Research project on railway switches and crossings: INTELLISWITCH

railway swatches

Professor Dorte Juul Jensen project leader of INTELLISWITCH provides insight into the world of railway switches and crossings in Denmark

Switches and Crossings (S&Cs) are an essential part of any railway network, as they enable trains to be directed from one track onto another at railway junctions, allowing for necessary flexibility during train operations. At the same time, they are also one of the most vulnerable parts of the railway network, suffering from moving parts and from peak stresses because of their greater geometric complexity, compared to normal tracks. As a critical part of the railway, poorly maintained S&Cs have a detrimental impact on railway operations.

In Denmark, 3000 trains run every day on the 2000 km of the railway network, annually transporting 170 million passengers and 15 million tonnes of freight. In this network, there are roughly 3500 S&Cs, which are currently inspected manually, in a regular schedule by staff from the infrastructure provider Rail Net Denmark, who determine the condition of each S&C. Their work is supplemented by automated inspections with measuring vehicles. Rail Net Denmark has an excellent track record in this respect.

With the aims of reducing inspection and maintenance costs, getting detailed know-how on the degradation process and developing new prognosis tools, the INTELLISWITCH research project was therefore formulated with the following hypothesis:

“By using an interdisciplinary approach, a reliable, intelligent quality assessment with one or more Maintenance Performance Indicators (MPIs) for individual S&Cs can be integrated with existing fault prediction tools (such as measuring vehicles). It can also be used to predict the appropriate maintenance operations in advance, thereby significantly decreasing the number of regular manual inspections.”

railway switches
Figure 1. The project organisation

Funding and organisation

To achieve our goals, it was clear from the start that a multidisciplinary approach would be needed, and that substantial funding should be available. Added to this, a close collaboration between Rail Net Denmark and academia would be critical. The funding was assured through the Innovation Fund Denmark, who support the project with 12.7 MDKK (approx. 1.7 MEUR).

The project partners are Rail Net Denmark and three departments at the Technical University of Denmark; namely the Departments of Electrical Engineering, Mechanical Engineering as well as Applied Mathematics and Computer Science. To take advantage of the broader knowledge within the field, 4 European partners are affiliated to INTELLISWITCH, namely from the Chalmers University of Technology, Norwegian University of Science and Technology, University of Birmingham and Graz University of Technology.

Exercise instructions:
1: According to the INTELLISWITCH article, why are switches and crossings among the most vulnerable parts of a railway network? Answer in one to three sentences.
2: In the INTELLISWITCH article, how much funding does the Innovation Fund Denmark provide for the project?
3: Echo everything in the INTELLISWITCH article from "Funding and organisation" down to "(approx. 1.7 MEUR).".

Records supplied:
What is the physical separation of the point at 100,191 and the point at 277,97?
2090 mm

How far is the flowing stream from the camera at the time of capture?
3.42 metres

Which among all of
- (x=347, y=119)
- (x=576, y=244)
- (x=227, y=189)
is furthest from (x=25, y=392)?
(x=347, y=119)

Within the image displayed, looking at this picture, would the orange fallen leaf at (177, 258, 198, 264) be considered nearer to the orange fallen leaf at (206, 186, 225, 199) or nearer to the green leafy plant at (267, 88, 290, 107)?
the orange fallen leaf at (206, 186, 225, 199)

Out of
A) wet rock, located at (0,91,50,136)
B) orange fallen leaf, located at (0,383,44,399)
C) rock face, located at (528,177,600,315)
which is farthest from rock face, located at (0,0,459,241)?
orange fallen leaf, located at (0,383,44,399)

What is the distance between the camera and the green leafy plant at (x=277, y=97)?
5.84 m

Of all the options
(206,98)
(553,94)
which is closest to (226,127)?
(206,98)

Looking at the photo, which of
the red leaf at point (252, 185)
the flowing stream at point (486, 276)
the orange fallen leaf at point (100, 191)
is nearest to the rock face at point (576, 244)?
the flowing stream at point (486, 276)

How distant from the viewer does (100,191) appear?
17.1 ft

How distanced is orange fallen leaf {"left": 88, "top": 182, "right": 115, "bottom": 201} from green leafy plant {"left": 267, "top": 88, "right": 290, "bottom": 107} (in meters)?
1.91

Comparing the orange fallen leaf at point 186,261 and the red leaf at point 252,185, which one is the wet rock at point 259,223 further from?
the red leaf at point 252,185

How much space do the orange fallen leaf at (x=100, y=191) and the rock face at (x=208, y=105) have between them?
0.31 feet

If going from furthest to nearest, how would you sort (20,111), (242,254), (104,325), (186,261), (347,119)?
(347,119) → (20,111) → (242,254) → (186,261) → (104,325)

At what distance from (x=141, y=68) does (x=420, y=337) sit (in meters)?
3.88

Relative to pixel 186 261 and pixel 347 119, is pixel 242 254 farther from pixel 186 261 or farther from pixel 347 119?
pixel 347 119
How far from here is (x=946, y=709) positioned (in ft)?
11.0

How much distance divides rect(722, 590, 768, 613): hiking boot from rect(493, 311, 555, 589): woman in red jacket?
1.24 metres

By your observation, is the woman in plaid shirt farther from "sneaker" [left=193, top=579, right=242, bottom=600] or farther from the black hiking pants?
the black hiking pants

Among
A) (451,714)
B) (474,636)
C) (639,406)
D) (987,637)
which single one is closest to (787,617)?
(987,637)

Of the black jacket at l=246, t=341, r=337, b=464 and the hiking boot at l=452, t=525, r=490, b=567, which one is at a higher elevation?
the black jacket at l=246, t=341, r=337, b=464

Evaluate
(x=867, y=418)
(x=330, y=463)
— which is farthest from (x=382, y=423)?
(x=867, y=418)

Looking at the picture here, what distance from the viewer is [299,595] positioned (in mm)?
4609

Results for the exercise:
1: They have moving parts. Their greater geometric complexity compared to normal tracks also subjects them to peak stresses.

2: 12.7 MDKK (approx. 1.7 MEUR).

3:
Funding and organisation

To achieve our goals, it was clear from the start that a multidisciplinary approach would be needed, and that substantial funding should be available. Added to this, a close collaboration between Rail Net Denmark and academia would be critical. The funding was assured through the Innovation Fund Denmark, who support the project with 12.7 MDKK (approx. 1.7 MEUR).